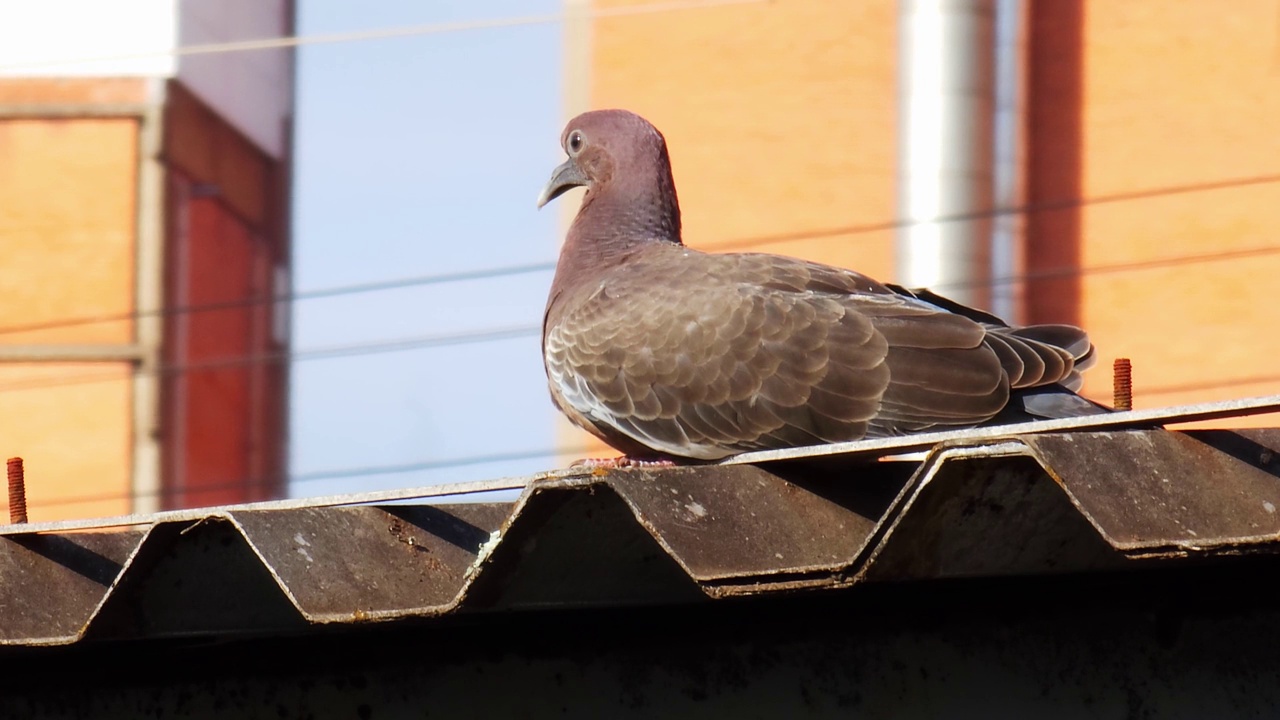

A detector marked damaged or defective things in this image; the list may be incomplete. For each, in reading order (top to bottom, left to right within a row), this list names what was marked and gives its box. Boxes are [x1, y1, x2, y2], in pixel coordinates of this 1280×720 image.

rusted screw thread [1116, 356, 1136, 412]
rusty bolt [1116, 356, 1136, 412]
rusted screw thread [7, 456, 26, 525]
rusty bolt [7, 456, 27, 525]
———
◆ Exercise ◆
The records above are to be restated word for word, excluding all pictures.

◆ Exercise answer ◆
A detector marked damaged or defective things in this image; the list may be incomplete. For each, in reading order (top to bottom, left to right within a row), this list names what was marked and gives its box. Boxes are [x1, y1, x2, y2], in pixel coordinates of this 1280×720 image.

rusted screw thread [1116, 356, 1136, 412]
rusty bolt [1116, 356, 1136, 412]
rusted screw thread [7, 456, 26, 525]
rusty bolt [7, 456, 27, 525]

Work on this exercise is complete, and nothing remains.